▸ **Brief 1**: In the passage on parental leave, which network faced a similar complaint two years ago for offering more leave to mothers than to fathers?

▸ **Source passage**:
--*--

The ACLU filed the charge on behalf of Mr. Rotondo seeking relief on a class-wide basis. The charge seeks to require changes to the company’s parental leave policy, as well as monetary relief for him and other fathers who have lost out on paid leave under the policy.
In recent guidance, the EEOC weighed in with its opinion on parental leave. According to the EEOC, employers should distinguish between leave related to pregnancy and childbirth, and leave related to providing care to a child. Leave related to pregnancy and childbirth can be limited to women, but leave for providing care to a child must be provided to men and women on the same terms. The EEOC suggests that if an employer provides mothers with leave beyond the period of recuperation from childbirth, it should provide the equivalent amount of leave to fathers.
The complaint against JPMorgan is not the first to challenge a parental leave policy as discriminatory. Two years ago, a similar complaint was lodged against CNN for offering more leave to mothers than fathers; the network subsequently changed its leave policies.
As attitudes change and men take more active roles in caring for their newborn children, claims like Mr. Rotondo’s may become more prevalent. Employers should take this opportunity to review their parental leave policies and if they provide leave beyond the period of recuperation from childbirth, they should consider revising their policies to provide the same amount of that leave to fathers.

--*--

[Part of a data file]

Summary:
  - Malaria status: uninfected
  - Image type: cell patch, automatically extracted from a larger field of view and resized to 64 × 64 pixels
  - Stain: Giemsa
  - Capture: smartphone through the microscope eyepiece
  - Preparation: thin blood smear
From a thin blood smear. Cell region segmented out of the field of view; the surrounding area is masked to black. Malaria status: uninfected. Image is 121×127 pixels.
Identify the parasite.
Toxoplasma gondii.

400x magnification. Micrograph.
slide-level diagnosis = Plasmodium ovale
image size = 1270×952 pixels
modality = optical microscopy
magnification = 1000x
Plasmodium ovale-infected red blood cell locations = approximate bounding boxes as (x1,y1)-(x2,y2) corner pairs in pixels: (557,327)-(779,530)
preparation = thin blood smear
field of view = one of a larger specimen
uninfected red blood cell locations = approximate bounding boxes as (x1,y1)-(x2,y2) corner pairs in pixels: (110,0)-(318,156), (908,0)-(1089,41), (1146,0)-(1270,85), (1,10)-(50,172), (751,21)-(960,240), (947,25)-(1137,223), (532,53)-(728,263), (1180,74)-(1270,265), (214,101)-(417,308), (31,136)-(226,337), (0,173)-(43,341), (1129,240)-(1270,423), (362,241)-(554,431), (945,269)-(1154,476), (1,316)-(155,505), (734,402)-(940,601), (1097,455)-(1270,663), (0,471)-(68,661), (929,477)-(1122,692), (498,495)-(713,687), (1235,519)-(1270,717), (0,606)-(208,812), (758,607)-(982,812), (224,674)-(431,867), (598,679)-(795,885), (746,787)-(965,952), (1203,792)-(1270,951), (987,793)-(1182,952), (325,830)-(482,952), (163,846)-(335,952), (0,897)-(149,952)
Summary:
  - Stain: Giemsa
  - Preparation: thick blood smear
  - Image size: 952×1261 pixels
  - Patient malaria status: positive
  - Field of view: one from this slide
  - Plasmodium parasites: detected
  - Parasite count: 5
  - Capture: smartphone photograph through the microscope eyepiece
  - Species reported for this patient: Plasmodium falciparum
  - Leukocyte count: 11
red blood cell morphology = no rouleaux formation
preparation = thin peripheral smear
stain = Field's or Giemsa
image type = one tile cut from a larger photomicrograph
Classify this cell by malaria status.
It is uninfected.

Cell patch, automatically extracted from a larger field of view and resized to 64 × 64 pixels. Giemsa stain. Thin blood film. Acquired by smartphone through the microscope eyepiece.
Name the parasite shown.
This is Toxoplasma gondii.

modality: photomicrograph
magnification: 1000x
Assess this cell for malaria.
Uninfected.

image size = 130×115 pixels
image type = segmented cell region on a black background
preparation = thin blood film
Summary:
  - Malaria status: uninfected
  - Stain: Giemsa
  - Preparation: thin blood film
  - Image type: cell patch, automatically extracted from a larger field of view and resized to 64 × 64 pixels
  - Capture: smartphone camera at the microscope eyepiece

--*--

▸ **Brief 2**: Can you arrange the entries from the line with "modality: photomicrograph" through the end of the entries as a numbered list, leaving out blank lines?

▸ **Expected answer 1**: CNN.

▸ **Expected answer 2**:
1. modality: photomicrograph
2. magnification: 1000x
3. Assess this cell for malaria.
4. Uninfected.
5. image size = 130×115 pixels
6. image type = segmented cell region on a black background
7. preparation = thin blood film
8. Summary:
9.   - Malaria status: uninfected
10.   - Stain: Giemsa
11.   - Preparation: thin blood film
12.   - Image type: cell patch, automatically extracted from a larger field of view and resized to 64 × 64 pixels
13.   - Capture: smartphone camera at the microscope eyepiece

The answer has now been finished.